Since our planet is the only cosmic body we know of that harbours life, it makes sense to seek out other rocky, Earth-like worlds in the hope of discovering whether life exists elsewhere in the Universe. One space probe that will be doing just that over the coming years is PLATO, an ESA mission due to launch in 2026 that will look for small, rocky and icy bodies in the habitable zone around Sun-like stars. This, it is hoped, will enable astronomers to decipher just how common Earth-like planets are in the Universe, and where to point future missions like JWST in the hope of finding potentially habitable, rocky bodies.
“When I was a kid, we only knew about nine planets, all of them in our own Solar System,” says Rigby. “We’ve since dropped one (Pluto), but learned about a thousand more, and one of the largest surprises is how different many of those systems are. The big question is: how did we get here? How did Earth form? How did the Sun form? How did the conditions for life, with lots of iron and nitrogen – not to mention tonnes of water – on a rocky world, come to be?”
As Wolzsczan and Frail’s discovery shows, you never know when the next revolution in astronomy will be made, and curiosity is our best tool for seeking out these astronomical epiphanies. The new generation of exoplanet-hunters are just that: tools to peer out into the cosmos and study distant planets lightyears away, in the hope that we might solve some of the mysteries of our own.
Life finds a way
The extreme conditions on many exoplanets may make them appear uninhabitable, but hardy organisms – known as extremophiles – have shown that life can survive in even the most hostile places.
Cyanidium caldarium is a type of algae known to thrive in hot, acidic conditions. This suggests that life might be able to survive on a planet like Venus, known for its scorching, acidic atmosphere. Meanwhile, Chroococcidiopsis is a bacterium found in hot, arid and super salty conditions. Crucially, it can survive radiation, meaning life could potentially survive on planets unshielded from the radiation of their host stars. Microbes have even been found beneath glaciers in Antarctica – cut off from light and oxygen. Could similar organisms be trapped beneath the polar ice caps of Mars?
Perhaps most famous of all extremophiles is the tardigrade. These microscopic creatures have tolerated the extreme radiation and vacuum of space under controlled experiments by ESA. They can survive in temperatures from -272 to +150°C, and can live without water for years. What’s more, if conditions become too extreme even for them, tardigrades can suspend all but their own vital functions and continue surviving in a form of suspended animation.
© Getty Images
Extremophiles show just how robust life can be, and hint at the fact that they may be found even in the most unforgiving corners of the cosmos.
Stranger than fiction
55 Cancri e orbits its star 25 times closer than Mercury orbits our Sun, creating a blistering world that reaches temperatures as high as 2,400°C.

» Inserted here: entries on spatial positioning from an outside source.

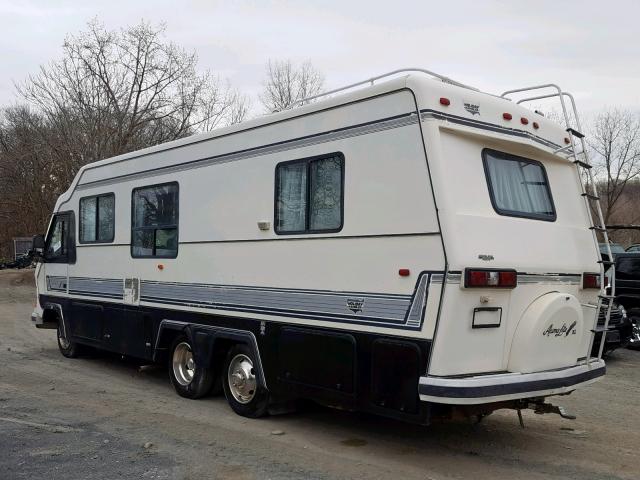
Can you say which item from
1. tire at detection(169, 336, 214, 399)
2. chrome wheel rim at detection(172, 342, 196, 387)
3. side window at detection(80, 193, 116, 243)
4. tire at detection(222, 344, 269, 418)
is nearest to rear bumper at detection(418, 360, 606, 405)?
tire at detection(222, 344, 269, 418)

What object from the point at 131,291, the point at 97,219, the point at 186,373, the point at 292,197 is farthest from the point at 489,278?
the point at 97,219

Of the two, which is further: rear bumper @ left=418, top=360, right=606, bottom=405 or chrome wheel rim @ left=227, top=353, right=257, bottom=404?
chrome wheel rim @ left=227, top=353, right=257, bottom=404

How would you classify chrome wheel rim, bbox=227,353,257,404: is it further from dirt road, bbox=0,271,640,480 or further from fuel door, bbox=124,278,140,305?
fuel door, bbox=124,278,140,305

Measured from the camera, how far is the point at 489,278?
15.8ft

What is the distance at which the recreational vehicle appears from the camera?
4.84 m

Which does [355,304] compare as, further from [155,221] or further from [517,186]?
[155,221]

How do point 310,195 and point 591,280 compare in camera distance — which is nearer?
point 591,280

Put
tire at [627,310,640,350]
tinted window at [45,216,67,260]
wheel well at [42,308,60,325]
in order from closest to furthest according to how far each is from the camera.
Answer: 1. tinted window at [45,216,67,260]
2. wheel well at [42,308,60,325]
3. tire at [627,310,640,350]

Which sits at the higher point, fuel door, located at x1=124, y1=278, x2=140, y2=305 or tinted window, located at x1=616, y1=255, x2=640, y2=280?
tinted window, located at x1=616, y1=255, x2=640, y2=280

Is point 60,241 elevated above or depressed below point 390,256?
above

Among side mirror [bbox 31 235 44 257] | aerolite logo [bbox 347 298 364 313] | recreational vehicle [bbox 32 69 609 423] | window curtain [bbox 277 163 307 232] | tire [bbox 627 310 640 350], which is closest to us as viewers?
recreational vehicle [bbox 32 69 609 423]

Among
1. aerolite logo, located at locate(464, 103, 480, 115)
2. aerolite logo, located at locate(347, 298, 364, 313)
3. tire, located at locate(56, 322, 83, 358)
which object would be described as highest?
aerolite logo, located at locate(464, 103, 480, 115)

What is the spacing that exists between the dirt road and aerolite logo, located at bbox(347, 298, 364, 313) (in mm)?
1259

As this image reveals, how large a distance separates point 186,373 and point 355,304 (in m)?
3.17
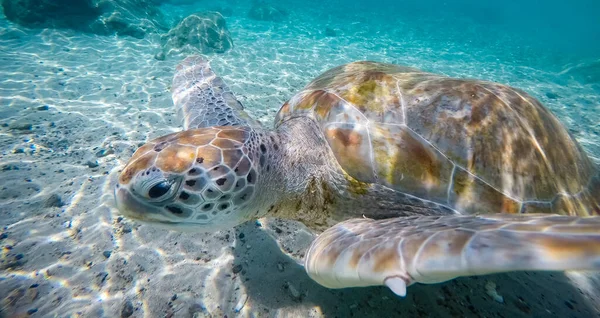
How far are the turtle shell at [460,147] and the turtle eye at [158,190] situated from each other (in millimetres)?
1338

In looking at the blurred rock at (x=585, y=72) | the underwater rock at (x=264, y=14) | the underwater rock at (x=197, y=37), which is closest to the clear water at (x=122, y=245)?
the underwater rock at (x=197, y=37)

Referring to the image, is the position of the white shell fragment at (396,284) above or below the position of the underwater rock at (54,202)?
above

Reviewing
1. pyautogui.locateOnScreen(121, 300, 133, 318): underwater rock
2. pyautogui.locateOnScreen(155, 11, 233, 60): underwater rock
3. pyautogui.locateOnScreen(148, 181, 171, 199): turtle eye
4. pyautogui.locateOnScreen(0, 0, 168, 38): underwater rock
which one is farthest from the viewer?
pyautogui.locateOnScreen(0, 0, 168, 38): underwater rock

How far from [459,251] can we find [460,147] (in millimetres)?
1264

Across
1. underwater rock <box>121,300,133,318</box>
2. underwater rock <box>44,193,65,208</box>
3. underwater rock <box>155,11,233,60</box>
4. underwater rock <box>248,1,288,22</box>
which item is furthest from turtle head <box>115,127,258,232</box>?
underwater rock <box>248,1,288,22</box>

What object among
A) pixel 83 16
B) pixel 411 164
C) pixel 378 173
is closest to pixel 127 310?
pixel 378 173

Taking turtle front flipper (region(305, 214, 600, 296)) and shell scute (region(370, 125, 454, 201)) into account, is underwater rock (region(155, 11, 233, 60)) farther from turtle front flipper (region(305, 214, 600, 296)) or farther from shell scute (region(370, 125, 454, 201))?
turtle front flipper (region(305, 214, 600, 296))

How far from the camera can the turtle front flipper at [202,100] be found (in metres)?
3.28

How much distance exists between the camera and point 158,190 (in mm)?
1702

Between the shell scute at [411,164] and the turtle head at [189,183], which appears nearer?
the turtle head at [189,183]

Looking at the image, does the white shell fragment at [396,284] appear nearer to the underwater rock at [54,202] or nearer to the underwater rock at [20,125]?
the underwater rock at [54,202]

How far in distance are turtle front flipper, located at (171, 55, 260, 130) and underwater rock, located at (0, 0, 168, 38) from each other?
713cm

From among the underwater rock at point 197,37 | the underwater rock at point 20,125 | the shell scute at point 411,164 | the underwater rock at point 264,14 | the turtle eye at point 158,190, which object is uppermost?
the underwater rock at point 264,14

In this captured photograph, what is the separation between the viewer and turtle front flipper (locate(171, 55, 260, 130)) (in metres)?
3.28
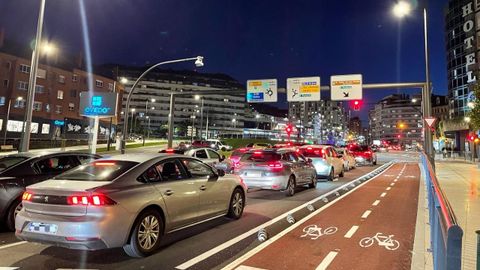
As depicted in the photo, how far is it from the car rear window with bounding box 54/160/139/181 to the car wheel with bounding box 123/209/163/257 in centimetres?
82

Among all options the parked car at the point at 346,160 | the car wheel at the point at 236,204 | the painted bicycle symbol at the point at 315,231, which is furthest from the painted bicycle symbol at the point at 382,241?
the parked car at the point at 346,160

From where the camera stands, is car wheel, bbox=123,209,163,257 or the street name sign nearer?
car wheel, bbox=123,209,163,257

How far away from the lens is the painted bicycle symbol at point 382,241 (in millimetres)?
6355

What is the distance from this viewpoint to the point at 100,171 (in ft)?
20.0

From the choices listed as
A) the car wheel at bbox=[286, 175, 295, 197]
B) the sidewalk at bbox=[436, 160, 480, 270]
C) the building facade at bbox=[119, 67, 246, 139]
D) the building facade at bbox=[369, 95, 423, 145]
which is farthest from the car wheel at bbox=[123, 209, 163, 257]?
the building facade at bbox=[369, 95, 423, 145]

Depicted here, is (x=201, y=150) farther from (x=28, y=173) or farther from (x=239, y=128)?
(x=239, y=128)

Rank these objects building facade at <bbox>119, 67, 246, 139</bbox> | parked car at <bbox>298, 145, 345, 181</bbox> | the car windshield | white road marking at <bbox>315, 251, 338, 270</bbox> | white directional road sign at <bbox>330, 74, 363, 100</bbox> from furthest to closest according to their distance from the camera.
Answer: building facade at <bbox>119, 67, 246, 139</bbox>
white directional road sign at <bbox>330, 74, 363, 100</bbox>
parked car at <bbox>298, 145, 345, 181</bbox>
the car windshield
white road marking at <bbox>315, 251, 338, 270</bbox>

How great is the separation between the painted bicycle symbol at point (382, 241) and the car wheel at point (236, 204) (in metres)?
2.89

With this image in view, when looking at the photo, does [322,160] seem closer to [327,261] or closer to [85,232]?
[327,261]

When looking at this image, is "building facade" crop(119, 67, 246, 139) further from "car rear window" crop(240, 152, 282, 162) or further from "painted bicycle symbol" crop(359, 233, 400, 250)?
"painted bicycle symbol" crop(359, 233, 400, 250)

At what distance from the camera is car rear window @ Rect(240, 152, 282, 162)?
1234cm

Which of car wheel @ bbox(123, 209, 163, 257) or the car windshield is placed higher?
the car windshield

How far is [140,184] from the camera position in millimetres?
5801

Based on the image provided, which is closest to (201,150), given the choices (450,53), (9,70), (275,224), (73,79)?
(275,224)
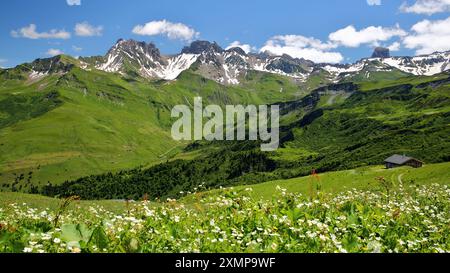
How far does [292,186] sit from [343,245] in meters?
98.5

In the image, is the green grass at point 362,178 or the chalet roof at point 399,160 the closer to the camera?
the green grass at point 362,178

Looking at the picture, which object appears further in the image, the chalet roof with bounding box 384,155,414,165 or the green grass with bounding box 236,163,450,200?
the chalet roof with bounding box 384,155,414,165

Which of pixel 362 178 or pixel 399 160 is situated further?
pixel 399 160

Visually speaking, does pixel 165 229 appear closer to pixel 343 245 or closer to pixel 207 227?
pixel 207 227

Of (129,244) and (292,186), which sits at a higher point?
(129,244)

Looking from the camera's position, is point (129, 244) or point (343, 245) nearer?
point (129, 244)
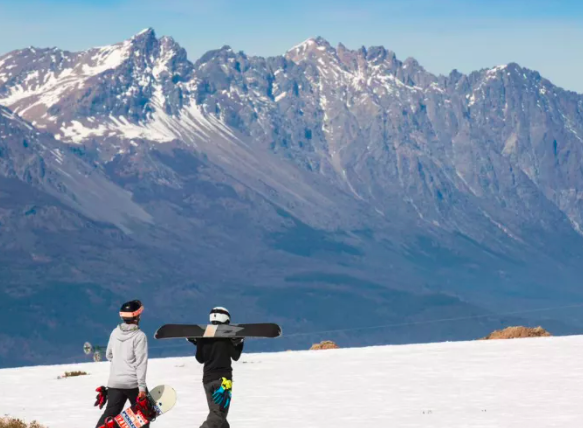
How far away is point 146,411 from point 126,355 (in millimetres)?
1107

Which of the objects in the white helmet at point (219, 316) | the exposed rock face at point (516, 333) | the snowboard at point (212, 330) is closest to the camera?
the snowboard at point (212, 330)

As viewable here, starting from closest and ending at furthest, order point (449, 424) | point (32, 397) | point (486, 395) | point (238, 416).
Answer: point (449, 424) < point (238, 416) < point (486, 395) < point (32, 397)

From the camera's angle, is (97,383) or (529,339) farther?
(529,339)

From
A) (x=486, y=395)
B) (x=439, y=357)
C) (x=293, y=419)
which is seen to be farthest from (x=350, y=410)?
(x=439, y=357)

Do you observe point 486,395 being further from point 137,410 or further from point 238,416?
point 137,410

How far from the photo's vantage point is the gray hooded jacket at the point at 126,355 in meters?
22.8

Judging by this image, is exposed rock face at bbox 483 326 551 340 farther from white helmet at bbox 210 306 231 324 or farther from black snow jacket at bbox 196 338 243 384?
white helmet at bbox 210 306 231 324

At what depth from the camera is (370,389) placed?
34781 millimetres

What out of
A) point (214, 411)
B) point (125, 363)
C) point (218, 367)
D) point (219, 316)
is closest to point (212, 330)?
point (219, 316)

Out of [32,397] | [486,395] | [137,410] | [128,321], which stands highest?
[32,397]

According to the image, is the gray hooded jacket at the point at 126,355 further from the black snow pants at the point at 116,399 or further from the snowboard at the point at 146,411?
the snowboard at the point at 146,411

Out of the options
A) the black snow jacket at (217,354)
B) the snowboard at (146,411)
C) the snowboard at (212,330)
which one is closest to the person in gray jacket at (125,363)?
the snowboard at (146,411)

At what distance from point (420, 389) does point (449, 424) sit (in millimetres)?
6705

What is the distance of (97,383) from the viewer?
39.1 metres
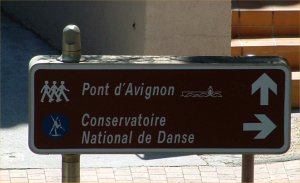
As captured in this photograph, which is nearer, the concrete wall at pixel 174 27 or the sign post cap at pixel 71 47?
the sign post cap at pixel 71 47

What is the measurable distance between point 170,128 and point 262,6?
623cm

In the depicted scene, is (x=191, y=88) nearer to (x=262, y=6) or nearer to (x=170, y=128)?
(x=170, y=128)

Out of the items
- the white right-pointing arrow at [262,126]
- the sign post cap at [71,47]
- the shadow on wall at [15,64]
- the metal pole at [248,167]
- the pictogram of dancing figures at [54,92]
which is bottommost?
the shadow on wall at [15,64]

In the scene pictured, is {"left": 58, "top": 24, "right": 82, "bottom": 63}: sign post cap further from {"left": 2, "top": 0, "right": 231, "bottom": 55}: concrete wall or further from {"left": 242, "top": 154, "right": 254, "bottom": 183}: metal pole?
{"left": 2, "top": 0, "right": 231, "bottom": 55}: concrete wall

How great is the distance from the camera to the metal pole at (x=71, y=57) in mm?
4176

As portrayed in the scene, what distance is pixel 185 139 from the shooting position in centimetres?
427

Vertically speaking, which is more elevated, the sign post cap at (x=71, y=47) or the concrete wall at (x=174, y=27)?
the sign post cap at (x=71, y=47)

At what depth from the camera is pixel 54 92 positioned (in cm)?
418

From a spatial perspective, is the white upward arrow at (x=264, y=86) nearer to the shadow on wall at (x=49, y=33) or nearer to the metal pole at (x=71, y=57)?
the metal pole at (x=71, y=57)

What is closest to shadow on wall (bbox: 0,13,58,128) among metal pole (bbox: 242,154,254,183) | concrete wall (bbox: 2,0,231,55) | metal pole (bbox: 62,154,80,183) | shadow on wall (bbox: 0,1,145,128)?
shadow on wall (bbox: 0,1,145,128)

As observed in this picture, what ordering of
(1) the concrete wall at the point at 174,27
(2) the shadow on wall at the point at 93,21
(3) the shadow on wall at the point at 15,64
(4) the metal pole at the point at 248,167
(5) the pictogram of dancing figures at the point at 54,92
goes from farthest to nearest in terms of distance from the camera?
(2) the shadow on wall at the point at 93,21 < (1) the concrete wall at the point at 174,27 < (3) the shadow on wall at the point at 15,64 < (4) the metal pole at the point at 248,167 < (5) the pictogram of dancing figures at the point at 54,92

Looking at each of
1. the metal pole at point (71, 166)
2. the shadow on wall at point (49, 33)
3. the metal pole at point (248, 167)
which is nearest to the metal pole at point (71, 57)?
the metal pole at point (71, 166)

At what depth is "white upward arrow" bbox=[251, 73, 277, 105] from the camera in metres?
4.20

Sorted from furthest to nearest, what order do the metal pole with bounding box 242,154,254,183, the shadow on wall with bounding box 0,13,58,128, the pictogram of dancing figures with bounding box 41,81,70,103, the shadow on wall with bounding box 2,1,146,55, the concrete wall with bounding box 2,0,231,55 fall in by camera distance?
the shadow on wall with bounding box 2,1,146,55 → the concrete wall with bounding box 2,0,231,55 → the shadow on wall with bounding box 0,13,58,128 → the metal pole with bounding box 242,154,254,183 → the pictogram of dancing figures with bounding box 41,81,70,103
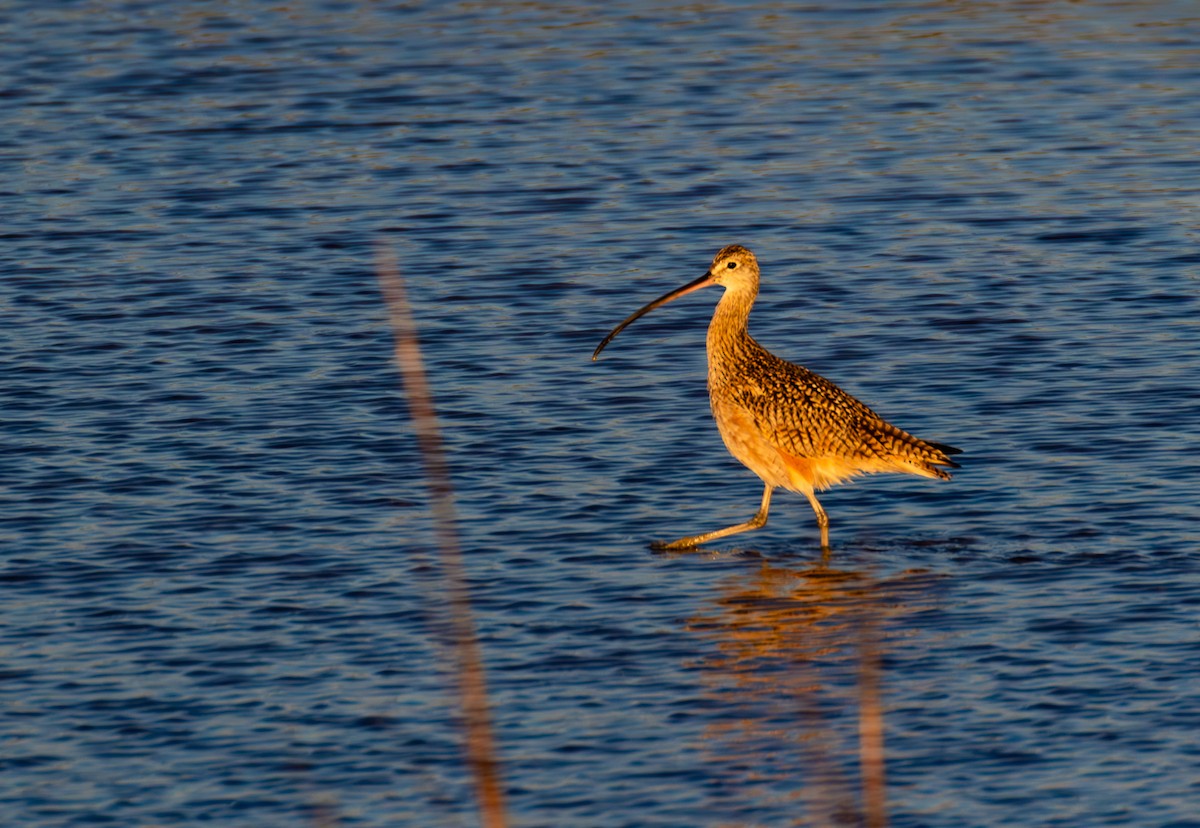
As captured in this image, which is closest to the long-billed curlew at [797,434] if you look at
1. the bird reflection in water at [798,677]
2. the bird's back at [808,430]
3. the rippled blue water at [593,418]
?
the bird's back at [808,430]

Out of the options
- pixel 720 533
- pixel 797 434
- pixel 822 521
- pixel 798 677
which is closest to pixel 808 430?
pixel 797 434

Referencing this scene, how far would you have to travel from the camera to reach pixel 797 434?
1277 cm

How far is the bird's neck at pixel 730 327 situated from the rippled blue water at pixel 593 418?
94cm

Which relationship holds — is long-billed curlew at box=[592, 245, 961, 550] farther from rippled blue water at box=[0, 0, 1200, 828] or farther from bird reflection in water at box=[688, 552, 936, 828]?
bird reflection in water at box=[688, 552, 936, 828]

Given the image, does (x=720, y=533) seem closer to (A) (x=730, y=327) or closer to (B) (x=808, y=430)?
(B) (x=808, y=430)

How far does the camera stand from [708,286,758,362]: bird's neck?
13281 millimetres

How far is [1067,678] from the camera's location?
10414mm

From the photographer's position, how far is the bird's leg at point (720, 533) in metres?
12.6

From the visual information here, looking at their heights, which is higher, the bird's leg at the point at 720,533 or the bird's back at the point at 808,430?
the bird's back at the point at 808,430

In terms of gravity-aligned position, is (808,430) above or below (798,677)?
above

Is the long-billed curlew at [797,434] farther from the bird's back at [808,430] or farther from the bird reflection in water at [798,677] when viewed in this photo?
the bird reflection in water at [798,677]

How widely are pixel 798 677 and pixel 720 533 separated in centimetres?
213

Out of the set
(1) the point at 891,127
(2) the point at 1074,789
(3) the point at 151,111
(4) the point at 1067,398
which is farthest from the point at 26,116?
(2) the point at 1074,789

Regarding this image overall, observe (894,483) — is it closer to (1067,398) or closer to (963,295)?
(1067,398)
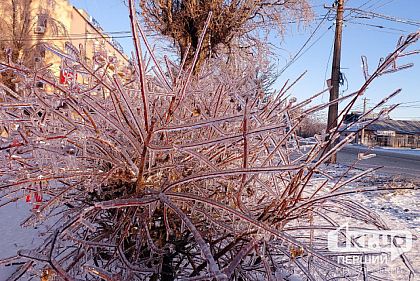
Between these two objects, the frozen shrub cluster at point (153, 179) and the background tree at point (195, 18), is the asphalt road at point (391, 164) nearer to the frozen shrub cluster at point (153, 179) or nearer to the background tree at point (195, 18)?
the background tree at point (195, 18)

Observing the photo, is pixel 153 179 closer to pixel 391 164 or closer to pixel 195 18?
pixel 195 18

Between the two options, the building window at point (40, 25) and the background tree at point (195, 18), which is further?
the building window at point (40, 25)

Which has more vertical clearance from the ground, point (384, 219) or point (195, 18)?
point (195, 18)

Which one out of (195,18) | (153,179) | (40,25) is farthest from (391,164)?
(40,25)

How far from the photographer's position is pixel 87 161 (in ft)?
4.00

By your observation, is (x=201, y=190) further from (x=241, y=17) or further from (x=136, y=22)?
(x=241, y=17)

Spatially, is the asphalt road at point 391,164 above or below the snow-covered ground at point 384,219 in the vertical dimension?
below

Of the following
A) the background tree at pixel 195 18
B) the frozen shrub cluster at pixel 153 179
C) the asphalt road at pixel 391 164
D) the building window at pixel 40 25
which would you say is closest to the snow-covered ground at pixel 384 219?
the frozen shrub cluster at pixel 153 179

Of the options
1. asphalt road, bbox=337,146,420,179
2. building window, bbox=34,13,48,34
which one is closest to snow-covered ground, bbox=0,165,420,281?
asphalt road, bbox=337,146,420,179

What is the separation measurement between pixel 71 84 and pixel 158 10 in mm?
5546

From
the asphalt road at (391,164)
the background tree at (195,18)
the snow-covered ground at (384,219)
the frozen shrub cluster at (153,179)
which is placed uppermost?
the background tree at (195,18)

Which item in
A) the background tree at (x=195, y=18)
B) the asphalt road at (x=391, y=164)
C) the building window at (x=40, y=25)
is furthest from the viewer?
the building window at (x=40, y=25)

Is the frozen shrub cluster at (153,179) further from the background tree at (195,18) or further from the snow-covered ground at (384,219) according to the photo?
the background tree at (195,18)

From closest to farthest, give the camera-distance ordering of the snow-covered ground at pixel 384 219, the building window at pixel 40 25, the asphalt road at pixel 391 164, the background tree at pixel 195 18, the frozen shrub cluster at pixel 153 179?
1. the frozen shrub cluster at pixel 153 179
2. the snow-covered ground at pixel 384 219
3. the background tree at pixel 195 18
4. the asphalt road at pixel 391 164
5. the building window at pixel 40 25
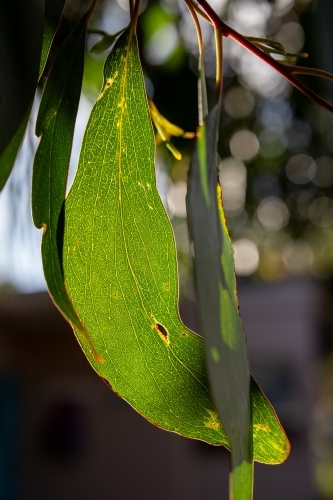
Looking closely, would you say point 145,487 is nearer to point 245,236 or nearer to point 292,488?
point 292,488

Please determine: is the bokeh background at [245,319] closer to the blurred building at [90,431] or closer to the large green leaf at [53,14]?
the blurred building at [90,431]

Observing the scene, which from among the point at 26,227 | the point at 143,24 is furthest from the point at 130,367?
the point at 143,24

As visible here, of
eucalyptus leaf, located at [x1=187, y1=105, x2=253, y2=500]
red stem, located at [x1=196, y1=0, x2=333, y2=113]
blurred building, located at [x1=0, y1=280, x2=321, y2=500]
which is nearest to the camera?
eucalyptus leaf, located at [x1=187, y1=105, x2=253, y2=500]

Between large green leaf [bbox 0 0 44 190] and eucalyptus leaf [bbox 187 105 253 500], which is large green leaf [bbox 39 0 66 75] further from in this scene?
eucalyptus leaf [bbox 187 105 253 500]

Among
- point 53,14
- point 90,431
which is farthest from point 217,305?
point 90,431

Artist’s impression of 55 Cancri e © Getty Images
Kepler-16b is a planet with two suns, just like Luke Skywalker’s planetary abode Tatooine in Star Wars.
Artist impression of Kepler 16B © Getty Images
KELT-9b is a gas giant about twice the size of Jupiter with a dayside temperature over 4,300°C, making it hotter than
Artist’s impression of KELT-9b © Getty Images
WASP-12b’s scorching heat allows it to reflect almost no light, making it appear pitch black.
Artist impression of WASP-12b © Getty Images
OGLE-2005-BLG-390Lb is about five times the mass of Earth and is a rocky planet with a surface temperature of about -220°C, meaning it is probably covered with frozen oceans.
Artist impression of ESO_OGLE-2005-BLG-390Lb © Getty Images
Gliese 436b has a temperature over 300°C. But powerful gravitational forces are thought to have produced ‘burning ice’, compressed so it remains solid despite the extreme heat.